Bruce Schneier stated that this is primarily a legal problem, not a technical problem, and we have to believe other people will do their part. Organizations like the ACLU are pushing on the legal front, and companies like Google, Facebook, Apple, and Microsoft are fighting back on the requirements to give the NSA data. The IETF will have to accept there are some parts that the IETF cannot fix, and so should concentrate on what can be fixed, and trust others will do what they can. The IETF should believe the legal people will do their part, and the technical people should do our part.
Eliot Lear noted that the IAB is struggling with the question of whether the IAB should make a very simple high-level statement of principles, or a more in-depth statement that delves into all aspects of this problem. Bruce Schneier noted the need for a neutral, trusted, non-government-tainted group to delve into these issues, and said that the IETF is in a good position to do this.
Bruce Schneier agreed he would work to put the IETF 88 meeting in Vancouver on his schedule. The IAB and IESG will change the schedule to make it possible for Bruce to address the IETF community on Wednesday morning, 6 November 2013.
Russ Housley noted that while Bruce is not able to give an exact problem statement, he can help define the boundaries, and moving from anyone can eavesdrop to requiring focussed attacks is the best characterization of the problem he has heard.
Russ Housley queried whether Bruce Schneier thought that The Guardian was waiting so long to bring the story out had to do with maintaining the news cycle, or if the story was taking that long to work through the UK News system.
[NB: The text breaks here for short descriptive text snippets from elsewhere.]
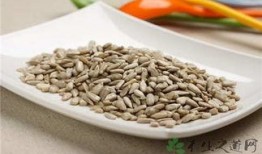 吃瓜子不爱吃瓜,品味独特，偏爱瓜子不喜瓜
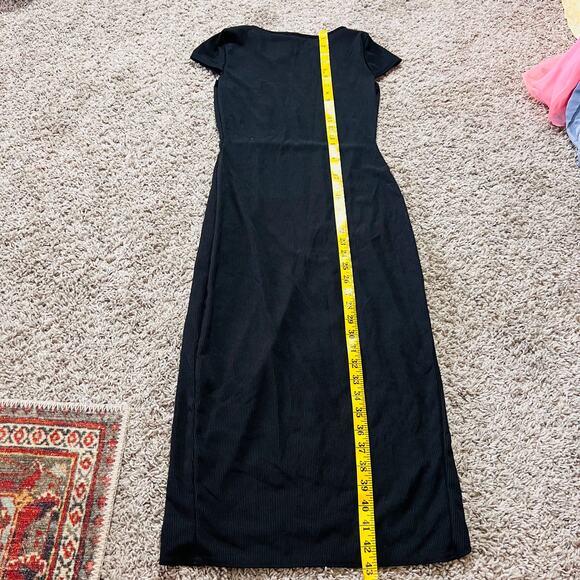 Pretty Little Thing Black Basics Stretch Knit Dress Short Sleeve 8 - Picture 3 of 4
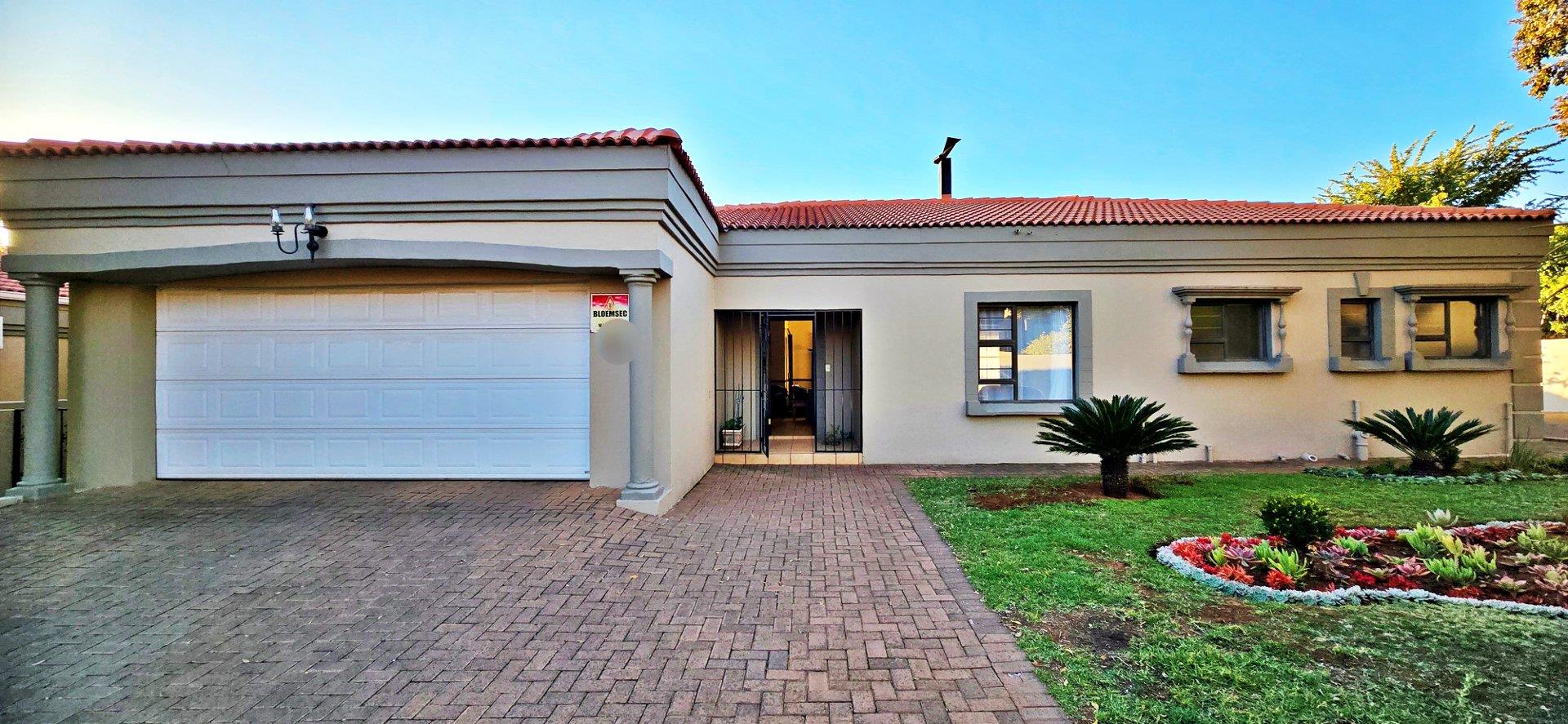 3 Bedroom Townhouse for sale in Dan Pienaar 36 Eddiedebeer Street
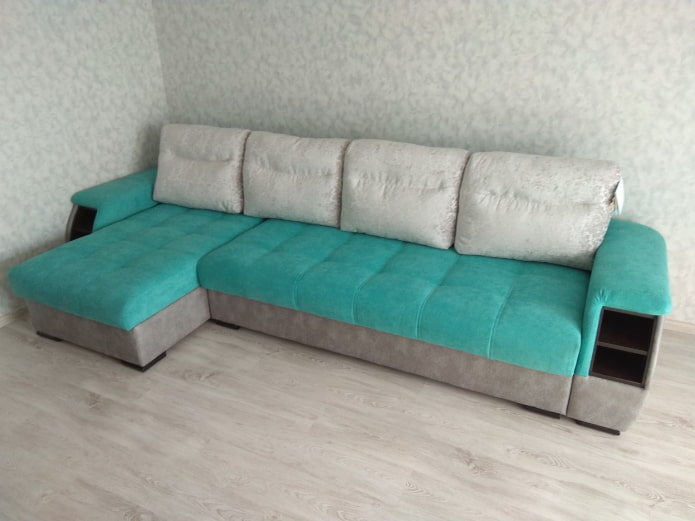 Sofa grau-türkis im Innenraum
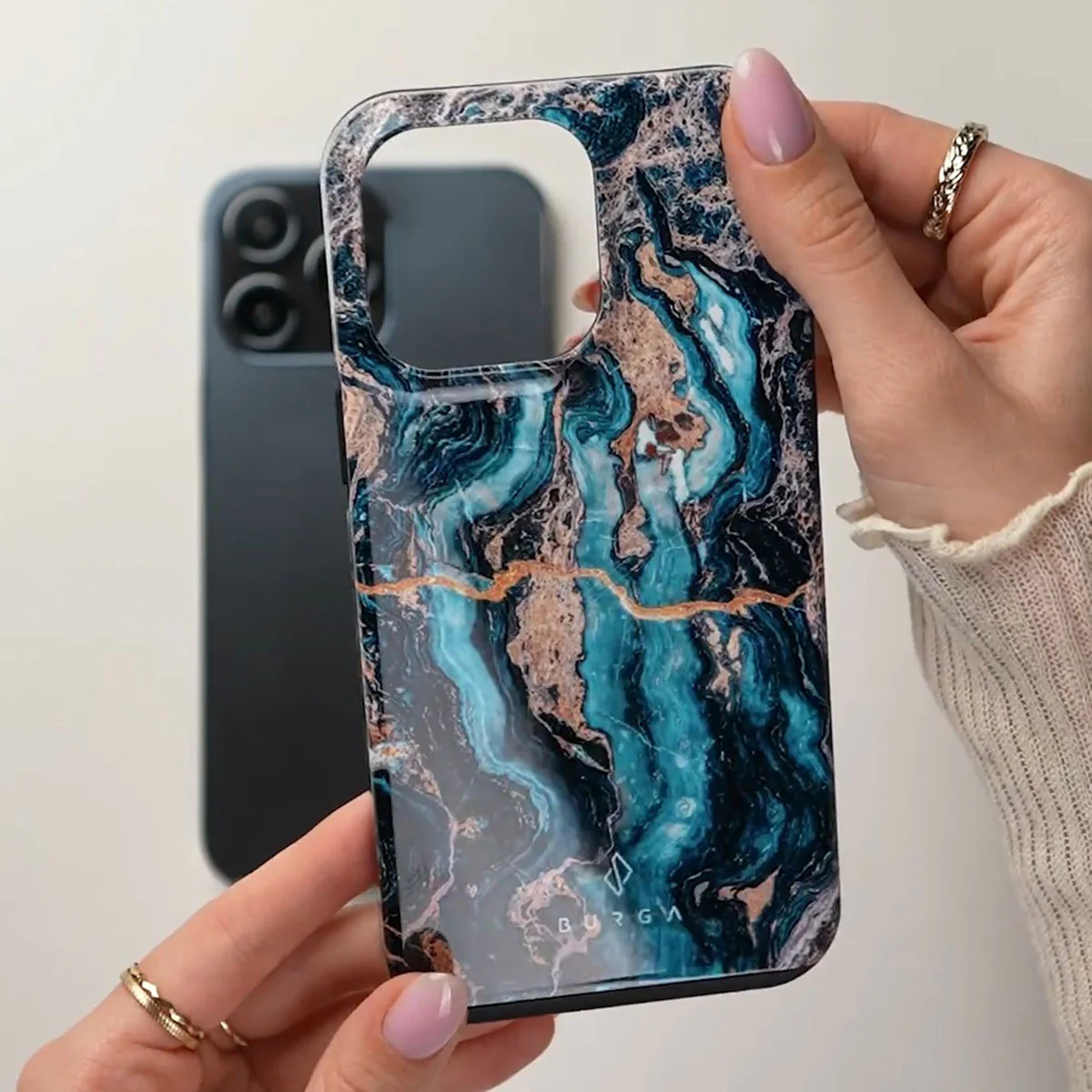 Mystic River - iPhone 17e Etui - Image 5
Bruce Schneier replied that he believes it is more the UK News system than the news cycle. The UK News editorial cycle has a mandatory requirement of giving the government advance warning and taking comments, to allow the back-and-forth of redaction. It is slow and difficult to get through the system, and they do not have many stories in the queue to maximize the media impact. A lot of this information is really subtle and the government has a lot of lawyers. The needs of engineers are different from the needs of the public who read the news.
The IAB thanked Bruce Schneier for attending the call.
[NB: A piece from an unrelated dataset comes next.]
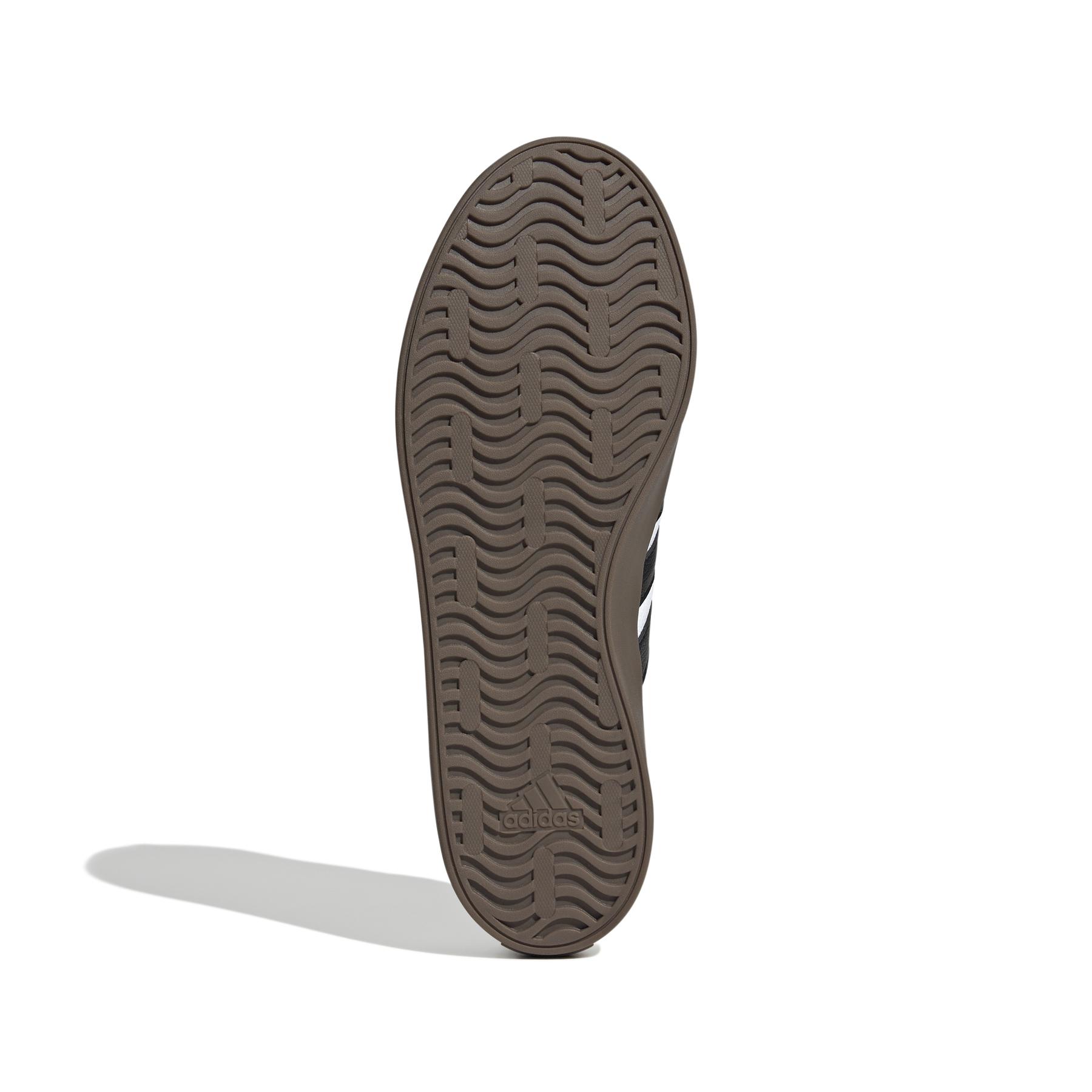 a/d/adidas_id6285_4_footwear_photography_bottom_view_white.jpg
3. Statement on Surveillance and Open Standards
The board discussed the issue of a joint OpenStand statement or an IAB specific statement. Many members were against a closed review period for such a statement and would prefer to have an open discussion period in the IETF if such a statement was required. There was some discussion of being part of the OpenStand statement, and following it up with an IAB statement. Eliot Lear, as the liaison to OpenStand, recommended that the statement be kept short and to the point. Discussion will continue on the mailing list.
4. TLDs and collisions
Andrew Sullivan mentioned that he and Olaf Kolkman have been working on a document regarding this issue, and he recommended that there was no IAB action required. Other IAB members concurred.
5. draft-rfced-rfcxx00-retired
Russ Housley mentioned that the IESG has written a companion document and asked if there was any reason the IAB should not publish draft-rfced-rfcxx00-retired as an RFC. There was no objection as draft-rfced-rfcxx00-retired would wait in the RFC Editor Queue for the IESG companion document.
6. Wrap-up from the RIPE Roundtable
Discussion on the wrap-up from the RIPE Roundtable was deferred to the next IAB teleconference.